Mais le caractère philanthropique trop accentué de ces sections, amena bientôt une scission, et les éléments très sionistes constituèrent, vers 1930, sous l'égide de Madame Claire Braunberger, les groupements GHALEI (Gedoud ha-ovdoth Leérez Israël - groupement de femmes travaillant pour Israël), actuellement WIZO. Par leur activité éducative et sociale, ces groupements devenaient bientôt un des piliers de l'Union Régionale des Sionistes.
La concentration disciplinée de ces efforts sionistes permit à l'Alsace-Lorraine de trouver une représentation permanente aux Congrès Sionistes d'après 1919 et de devenir une force active sur l'échiquier du sionisme français.
Lors de l'avènement d'Hitler et de la dispersion du judaïsme d'Europe Centrale, le sionisme d'Alsace-Lorraine participa activement à l'oeuvre d'accueil et de reclassement des réfugiés : on vit la création de plusieurs centres d'apprentissage agricole - Altwies, Bouxwiller, les centres isolés de Ingenheim, etc... qui accueillirent plusieurs centaines de 'haloutsim avant leur émigration.
L'idée'haloustique n'avait pas attendu l'avènement d'Hitler pour se manifester dans la jeunesse sioniste d'Alsace. Dès 1923, des 'haverim de la Hatikwah partirent en Israël et d'autres départs isolés suivirent. Mais ces pionniers s'intégrèrent dans le mouvement mondial d'Alyah et on ne les retrouve pas, dans le pays, en groupes d'origine comme ce fut le cas plus tard.
Parallèlement aux centres de Hakhshara de tendances diverses, se constituent les premières sections des divers mouvements 'haloutsiques : Hé'haloutz, Poal Hamisra'h, Agoudah. A cette même époque, en 1929, le mouvement des Eclaireurs Israélites de France, fut créé en Alsace grâce à l'initiative de quelques anciens chefs de la Hatikwah et de l'Emouna qui était un cercle de jeunesse juive religieuse : il toucha une large couche de la jeunesse juive des trois départements et marqua une tendance nettement prosioniste.

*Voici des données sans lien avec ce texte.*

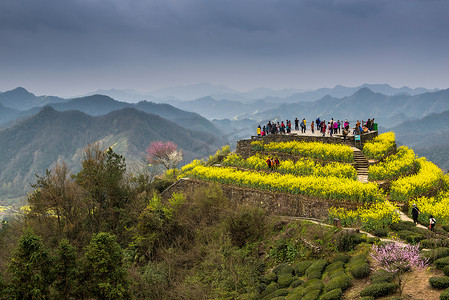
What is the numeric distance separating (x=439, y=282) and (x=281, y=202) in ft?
42.7

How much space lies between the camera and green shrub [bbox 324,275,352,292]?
12.5m

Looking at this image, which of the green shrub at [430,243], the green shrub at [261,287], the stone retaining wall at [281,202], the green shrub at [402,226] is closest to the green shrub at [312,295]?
the green shrub at [261,287]

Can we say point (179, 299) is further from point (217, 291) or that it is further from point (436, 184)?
point (436, 184)

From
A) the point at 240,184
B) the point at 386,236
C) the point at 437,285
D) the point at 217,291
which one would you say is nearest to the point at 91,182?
the point at 240,184

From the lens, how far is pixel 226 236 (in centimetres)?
1961

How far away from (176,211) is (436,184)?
18.3m

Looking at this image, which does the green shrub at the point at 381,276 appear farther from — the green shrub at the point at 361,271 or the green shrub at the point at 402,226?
the green shrub at the point at 402,226

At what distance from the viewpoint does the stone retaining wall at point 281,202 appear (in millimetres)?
20953

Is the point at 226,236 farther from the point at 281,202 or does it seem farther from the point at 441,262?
the point at 441,262

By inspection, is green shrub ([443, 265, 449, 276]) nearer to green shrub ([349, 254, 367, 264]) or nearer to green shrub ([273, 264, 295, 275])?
green shrub ([349, 254, 367, 264])

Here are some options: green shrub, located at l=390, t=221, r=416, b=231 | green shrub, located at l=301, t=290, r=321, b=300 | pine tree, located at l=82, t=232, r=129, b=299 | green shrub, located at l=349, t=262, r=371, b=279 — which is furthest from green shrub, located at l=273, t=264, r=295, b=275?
pine tree, located at l=82, t=232, r=129, b=299

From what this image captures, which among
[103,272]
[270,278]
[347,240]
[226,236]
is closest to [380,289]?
[347,240]

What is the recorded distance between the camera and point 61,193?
26984mm

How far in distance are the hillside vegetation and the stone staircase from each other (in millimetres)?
771
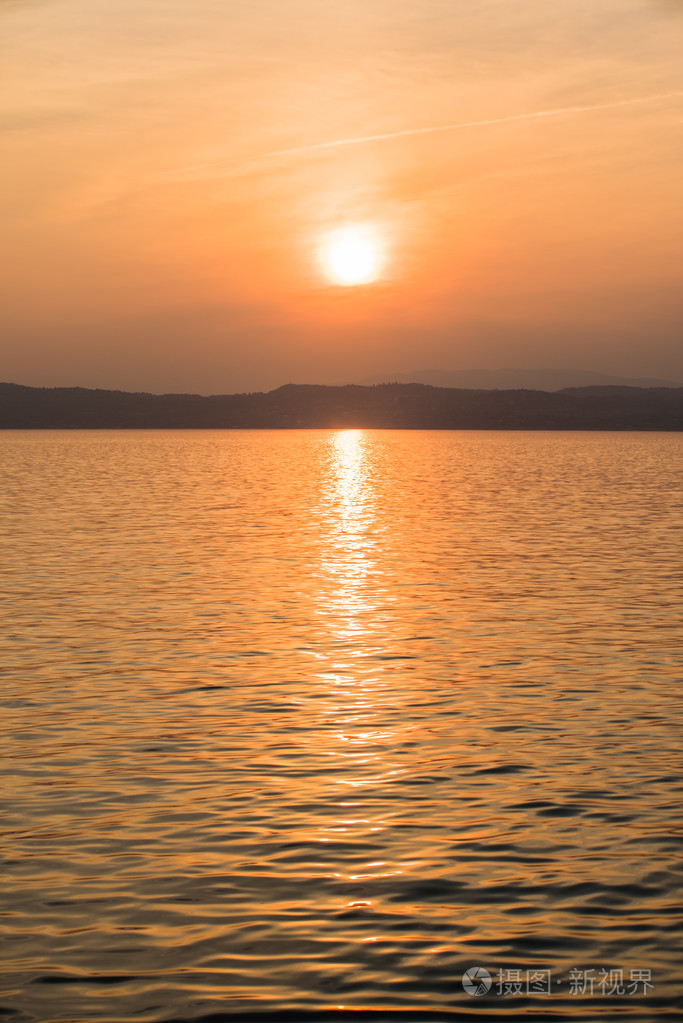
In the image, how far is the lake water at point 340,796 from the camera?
32.5ft

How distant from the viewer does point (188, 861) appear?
12.4 meters

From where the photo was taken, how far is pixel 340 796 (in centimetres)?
1448

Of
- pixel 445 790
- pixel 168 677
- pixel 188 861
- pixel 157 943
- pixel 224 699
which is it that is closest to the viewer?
→ pixel 157 943

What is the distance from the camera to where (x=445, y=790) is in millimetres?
14781

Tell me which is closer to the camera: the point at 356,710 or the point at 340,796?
the point at 340,796

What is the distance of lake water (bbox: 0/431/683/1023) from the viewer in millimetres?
9906

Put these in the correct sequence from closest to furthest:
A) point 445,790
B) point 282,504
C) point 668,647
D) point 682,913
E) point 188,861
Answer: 1. point 682,913
2. point 188,861
3. point 445,790
4. point 668,647
5. point 282,504

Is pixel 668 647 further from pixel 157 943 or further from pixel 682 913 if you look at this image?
pixel 157 943

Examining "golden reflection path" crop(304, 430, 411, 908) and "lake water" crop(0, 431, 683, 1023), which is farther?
"golden reflection path" crop(304, 430, 411, 908)

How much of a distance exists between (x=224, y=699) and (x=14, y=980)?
994 cm

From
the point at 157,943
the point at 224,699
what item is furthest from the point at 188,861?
the point at 224,699

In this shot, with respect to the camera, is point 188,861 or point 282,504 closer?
point 188,861

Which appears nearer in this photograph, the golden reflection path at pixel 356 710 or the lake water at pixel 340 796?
the lake water at pixel 340 796

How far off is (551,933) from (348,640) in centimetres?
1444
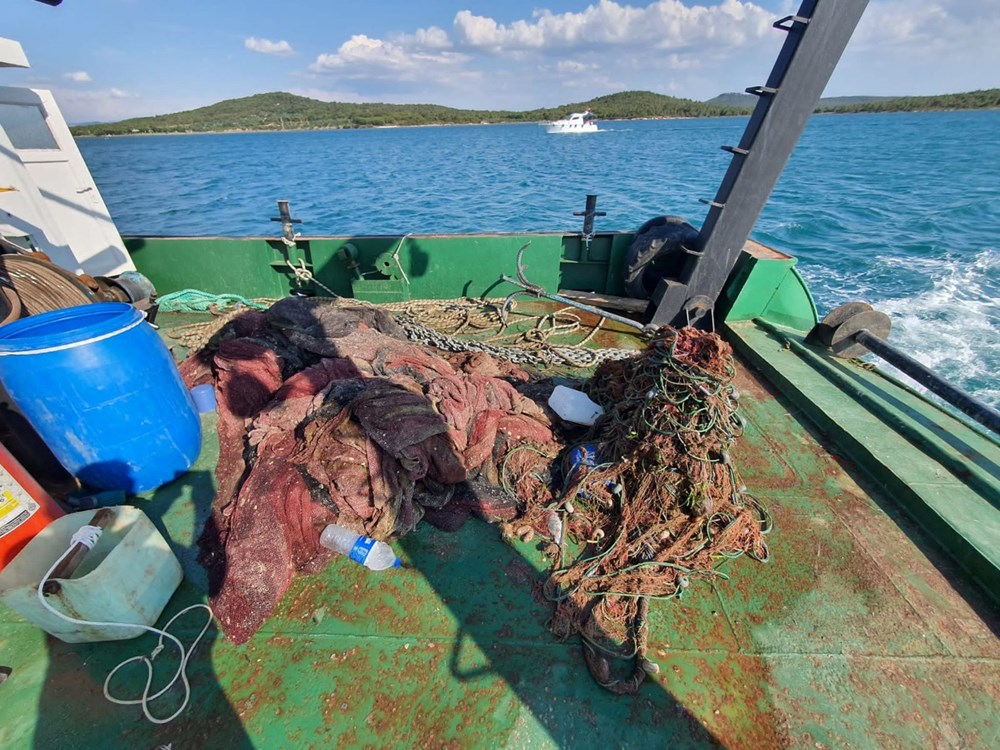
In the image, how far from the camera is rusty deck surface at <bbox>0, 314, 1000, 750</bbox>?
182 cm

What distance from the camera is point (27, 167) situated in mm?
4898

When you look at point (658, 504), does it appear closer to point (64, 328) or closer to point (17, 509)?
point (17, 509)

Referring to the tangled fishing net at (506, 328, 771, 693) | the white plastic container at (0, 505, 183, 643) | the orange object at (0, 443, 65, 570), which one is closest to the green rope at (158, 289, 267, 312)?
the orange object at (0, 443, 65, 570)

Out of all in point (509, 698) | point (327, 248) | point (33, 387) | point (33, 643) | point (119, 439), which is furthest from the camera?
point (327, 248)

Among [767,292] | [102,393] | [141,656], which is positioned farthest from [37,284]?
[767,292]

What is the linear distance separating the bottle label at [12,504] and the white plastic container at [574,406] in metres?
2.99

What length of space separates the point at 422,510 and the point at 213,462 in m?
1.64

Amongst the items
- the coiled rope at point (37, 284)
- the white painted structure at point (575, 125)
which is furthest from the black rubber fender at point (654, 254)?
the white painted structure at point (575, 125)

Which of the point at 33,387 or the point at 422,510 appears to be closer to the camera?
the point at 33,387

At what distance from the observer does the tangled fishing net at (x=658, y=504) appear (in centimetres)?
233

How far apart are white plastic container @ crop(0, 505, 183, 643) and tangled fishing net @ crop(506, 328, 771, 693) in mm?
1858

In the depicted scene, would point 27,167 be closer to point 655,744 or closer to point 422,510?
point 422,510

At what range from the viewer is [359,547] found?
7.92 ft

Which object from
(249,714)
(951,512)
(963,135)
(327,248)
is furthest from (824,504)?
(963,135)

Lorsqu' en 1920 l'Organisation Sioniste Mondiale décida la création du Keren Hayessod, Fonds de reconstruction et d'équipement, un comité local fut créé sous la Présidence d'Armand Alexandre. Celui-ci devait animer et diriger cet organisme avec le dynamisme et la compétence que nous lui avons connus; il n'en lâcha les rênes qu'à sa mort en 1950. La vice-présidence du Kéren Hayessod fut assumée par le Docteur Robert Lévy-Dreyfus, dont le sionisme d'Alsace pleure la mort récente. Animé d'une foi sioniste ardente, pénétré du sens historique du destin du peuple juif, il représente pour toute la génération qu'il a guidée et influencée, le type même du militant sioniste au-dessus de la mêlée des partis, le lutteur désintéressé, méprisant les honneurs, n'ayant qu'un objectif : servir la grandeur d'Israël.

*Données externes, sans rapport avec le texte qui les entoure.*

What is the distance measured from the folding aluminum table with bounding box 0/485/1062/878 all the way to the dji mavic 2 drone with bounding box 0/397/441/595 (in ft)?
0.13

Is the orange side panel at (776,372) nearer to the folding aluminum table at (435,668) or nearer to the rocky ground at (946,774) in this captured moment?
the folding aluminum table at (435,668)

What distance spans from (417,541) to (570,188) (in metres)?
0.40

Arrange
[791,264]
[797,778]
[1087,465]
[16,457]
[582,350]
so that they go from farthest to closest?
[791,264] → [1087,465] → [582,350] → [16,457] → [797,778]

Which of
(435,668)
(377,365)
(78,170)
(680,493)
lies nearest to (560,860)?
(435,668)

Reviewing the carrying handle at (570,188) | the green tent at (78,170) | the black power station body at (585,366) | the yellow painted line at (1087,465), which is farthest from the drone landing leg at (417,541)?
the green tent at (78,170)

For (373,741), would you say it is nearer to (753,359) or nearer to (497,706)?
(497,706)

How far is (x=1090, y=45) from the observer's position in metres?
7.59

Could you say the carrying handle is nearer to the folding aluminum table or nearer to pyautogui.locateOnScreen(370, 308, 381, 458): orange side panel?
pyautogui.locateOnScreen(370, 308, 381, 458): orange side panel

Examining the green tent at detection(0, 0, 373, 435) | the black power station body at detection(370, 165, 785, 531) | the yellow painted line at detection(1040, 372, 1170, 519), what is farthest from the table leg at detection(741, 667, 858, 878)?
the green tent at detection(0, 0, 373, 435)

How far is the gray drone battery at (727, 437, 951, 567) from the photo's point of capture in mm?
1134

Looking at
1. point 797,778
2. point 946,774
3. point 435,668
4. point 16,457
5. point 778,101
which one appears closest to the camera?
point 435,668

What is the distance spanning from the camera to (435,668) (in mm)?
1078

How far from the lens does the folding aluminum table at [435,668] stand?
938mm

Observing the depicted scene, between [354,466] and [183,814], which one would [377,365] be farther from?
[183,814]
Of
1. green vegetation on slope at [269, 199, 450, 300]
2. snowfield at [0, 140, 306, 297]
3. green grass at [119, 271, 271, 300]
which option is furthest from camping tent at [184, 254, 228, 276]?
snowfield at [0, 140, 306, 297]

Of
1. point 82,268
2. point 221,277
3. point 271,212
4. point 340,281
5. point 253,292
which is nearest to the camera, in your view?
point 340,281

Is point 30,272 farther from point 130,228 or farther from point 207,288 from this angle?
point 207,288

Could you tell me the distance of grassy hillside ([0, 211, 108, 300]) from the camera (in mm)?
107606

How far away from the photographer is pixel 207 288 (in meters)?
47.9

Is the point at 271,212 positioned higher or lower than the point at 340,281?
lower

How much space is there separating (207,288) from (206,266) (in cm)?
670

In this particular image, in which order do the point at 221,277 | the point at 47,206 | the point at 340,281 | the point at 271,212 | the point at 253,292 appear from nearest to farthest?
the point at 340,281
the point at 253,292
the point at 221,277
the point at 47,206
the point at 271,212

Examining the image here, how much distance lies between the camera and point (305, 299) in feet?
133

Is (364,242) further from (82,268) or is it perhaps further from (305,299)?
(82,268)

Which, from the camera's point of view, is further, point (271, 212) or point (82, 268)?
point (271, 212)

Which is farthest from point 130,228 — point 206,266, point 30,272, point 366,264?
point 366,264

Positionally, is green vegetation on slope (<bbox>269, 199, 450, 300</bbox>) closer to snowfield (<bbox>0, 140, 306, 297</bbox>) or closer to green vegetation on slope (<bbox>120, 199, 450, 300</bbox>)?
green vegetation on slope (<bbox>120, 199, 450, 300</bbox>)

Le Kéren Kayémeth Leisraël déploya également une activité considérable sous l'impulsion et la direction du Rabbin Victor Marx, de Maître Edouard Bing et du professeur Myrtil Bloch. Il faut citer également le travail remarquable d'efficacité accompli par le "G'doud K.K.L." des jeunes dont le mérite revient à Edmond Blum.
Cette esquisse ne peut être que fragmentaire et incomplète, en effet, les archives ont disparu ainsi que les rares notes que je pouvais posséder.